PASSAGE:
Baby Ackies! oh gawd dont tempt me!! :mf_dribble: 

Missed last years one so defo gotta go this year.

Anyone know if someone might be selling some Dwarf African Dormice? lol


----------



## gaz (Oct 5, 2005)

done
gaz


----------



## Nerys (Apr 18, 2005)

one of the girls i know well up south breeds those, so could well have yeah.. i am guessing we will all be able to take pre-orders on mammals 

(well i know i will be anyway)

i will ask her next time i see her.. what you after 1.1 ? 1.2 ? i used to keep the little buggers too... they are great, but not for handling!

N


----------



## cornmorphs (Jan 28, 2005)

gaz said:


> yes and for the past two years,depsite us breeders traveling hundreds of miles with our animals to exhibit there the turn out from buyer/members has been piss poor! if you dont support shows then we wont bother comming.
> regards gaz


i see where you are coming from, but you cant force people to buy stuff dude..
if they want it and they know about the show, they will go i expect.
dont think i'll make this one, got too many weekends booked off already.


----------



## Nerys (Apr 18, 2005)

nigel - have you ever been to PRAS?

2005 they had 45 people turn up to the show, not including exhbitors...

i hate to say it, as i like a few of the pras guys, and its my local show, but PRAS is fast getting a name for being the biggest waste of time for sellers.

the problem is that half of them do want it and half of them do know.. they just can't be arsed to go!

you will be missing out at ERE nigel.. that and ERAC were the best atmospheres of the shows last year..

N


----------



## cornmorphs (Jan 28, 2005)

Nerys said:


> nigel - have you ever been to PRAS?
> 
> 2005 they had 45 people turn up to the show, not including exhbitors...
> 
> ...


never been nerys.. 
i went to norwich with 600 and bras with 400 i think, so 800 is a pretty good amount, although in the pics it looks like there is a lot of spare space??, is it set 40 tables? or can they have more if they get the sellers?
also, is it open? just on the off chance i might be able to go.


----------



## Jinx (May 31, 2005)

Nerys said:


> one of the girls i know well up south breeds those, so could well have yeah.. i am guessing we will all be able to take pre-orders on mammals
> 
> (well i know i will be anyway)
> 
> ...


 
Actually i would love 0.2 so they have company but are'nt breeding. Eventually i would love to breed the species, but have no room right now.lol
Thanks so much Nerys, i heard if you handle them from young they can be...kind of ok. is that true or pants? lol
Oh and how much do they usually go for, ive seen £30 ea before, but dont know the average price.


----------



## Elaphe (Jul 17, 2006)

thats where i got my margaret from last year! (my first corn snake) :no1:


----------



## Nerys (Apr 18, 2005)

nigel - pras you would hate... the only people who were buying last year were other exhibitors.. its a real shame, but part of it is due to it being a closed show.. although FBH / IHS can get in...

its only an hour from the M25 PRAS.. so not that far for many people.. 2006 was better than 2005 it has to be said, but not by an awful lot.. and i can't take Snuff

Exeter, the venue is a farmers market hall, so is HUGE, there was a lot of unused space last year, as you can see from the pics, but it was the first year, and it is down in devon..

DATA SECTION:
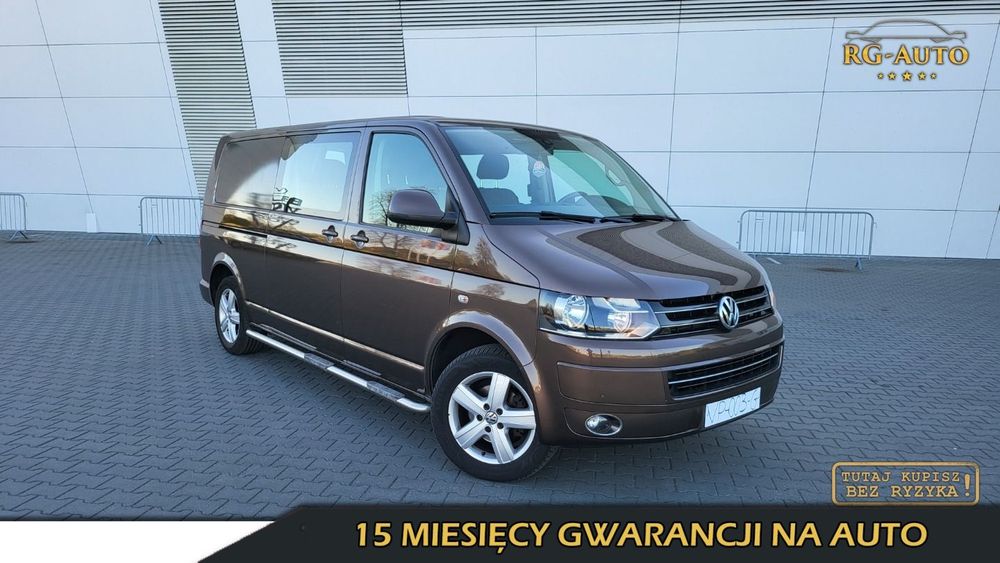 Volkswagen Transporter T5 2015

TASKS FOR THIS EXERCISE:
1 > In the forum thread, how many people came to the PRAS show in 2005, not counting exhibitors?
2 > From the forum thread, copy the part that begins at the words "Exeter, the venue" and stops after "down in devon..".

TASK ANSWERS:
1 > 45 people.

2 >
Exeter, the venue is a farmers market hall, so is HUGE, there was a lot of unused space last year, as you can see from the pics, but it was the first year, and it is down in devon..